------ Source document
Why deal with soap and water when you can use the #13 out of its own bottle? It costs very little and lasts a long time (for me anyway).

Noway I could ever make a 1000 yard shot. I'm only 32, but I have some problem(yet to be determined) with my wrists, any I notice every time I shoot my hands get shakier. Nothing like Parkinsons or the like, but not conducive to long range shooting either. I hate to miss when I shoot, so I have almost given up off hand shooting all together. I used to shoot my pistols quite a bit, but that has suffered worse than the rifle. Even shooting my bow is a challenge some days. It doesn't seem to bad though, I guess because you are hold the bow and arrow in opposite directions. I do envy the guys that can make those shots. I would love to have bragging rights like that.
------------
------ Records
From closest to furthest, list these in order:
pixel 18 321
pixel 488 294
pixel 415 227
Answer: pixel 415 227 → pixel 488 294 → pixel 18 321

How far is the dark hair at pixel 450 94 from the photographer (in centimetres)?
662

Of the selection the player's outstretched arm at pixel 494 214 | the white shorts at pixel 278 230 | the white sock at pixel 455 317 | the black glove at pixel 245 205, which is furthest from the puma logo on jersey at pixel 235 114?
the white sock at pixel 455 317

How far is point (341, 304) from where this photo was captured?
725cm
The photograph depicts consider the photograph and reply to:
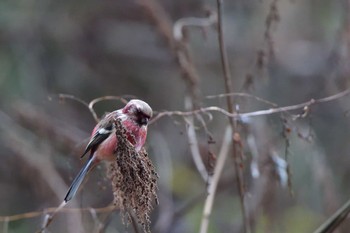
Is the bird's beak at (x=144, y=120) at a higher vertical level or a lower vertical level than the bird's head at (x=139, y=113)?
lower

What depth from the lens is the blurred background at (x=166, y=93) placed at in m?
6.85

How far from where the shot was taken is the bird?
143 inches

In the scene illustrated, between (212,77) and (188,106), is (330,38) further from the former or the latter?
(188,106)

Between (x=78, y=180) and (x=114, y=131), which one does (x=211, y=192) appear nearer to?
(x=78, y=180)

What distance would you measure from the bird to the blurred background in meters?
1.95

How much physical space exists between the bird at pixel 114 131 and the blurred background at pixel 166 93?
6.39 ft

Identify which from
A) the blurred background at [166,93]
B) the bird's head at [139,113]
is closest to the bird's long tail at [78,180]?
the bird's head at [139,113]

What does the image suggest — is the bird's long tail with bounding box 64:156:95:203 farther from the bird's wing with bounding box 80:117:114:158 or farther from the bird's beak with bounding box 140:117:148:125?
the bird's beak with bounding box 140:117:148:125

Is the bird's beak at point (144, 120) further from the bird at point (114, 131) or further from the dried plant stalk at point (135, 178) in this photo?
the dried plant stalk at point (135, 178)

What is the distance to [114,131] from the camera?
379cm

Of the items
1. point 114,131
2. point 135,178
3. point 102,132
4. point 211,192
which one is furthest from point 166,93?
point 135,178

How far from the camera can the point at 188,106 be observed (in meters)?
5.32

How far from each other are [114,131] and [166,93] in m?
5.83

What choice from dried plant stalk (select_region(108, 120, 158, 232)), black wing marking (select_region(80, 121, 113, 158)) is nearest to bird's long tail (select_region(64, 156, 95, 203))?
black wing marking (select_region(80, 121, 113, 158))
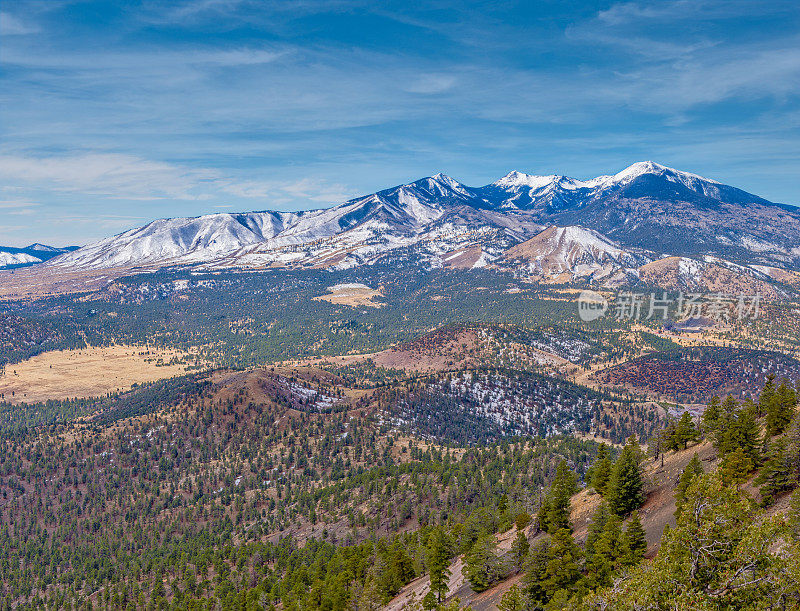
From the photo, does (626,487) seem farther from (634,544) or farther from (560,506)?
(634,544)

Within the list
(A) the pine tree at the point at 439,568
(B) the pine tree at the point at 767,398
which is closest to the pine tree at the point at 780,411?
------------
◆ **Directions**: Reproduce word for word the passage of the shooting forum thread between "Noway I could" and "rights like that.", inclusive.

◆ **Solution to the problem**:
Noway I could ever make a 1000 yard shot. I'm only 32, but I have some problem(yet to be determined) with my wrists, any I notice every time I shoot my hands get shakier. Nothing like Parkinsons or the like, but not conducive to long range shooting either. I hate to miss when I shoot, so I have almost given up off hand shooting all together. I used to shoot my pistols quite a bit, but that has suffered worse than the rifle. Even shooting my bow is a challenge some days. It doesn't seem to bad though, I guess because you are hold the bow and arrow in opposite directions. I do envy the guys that can make those shots. I would love to have bragging rights like that.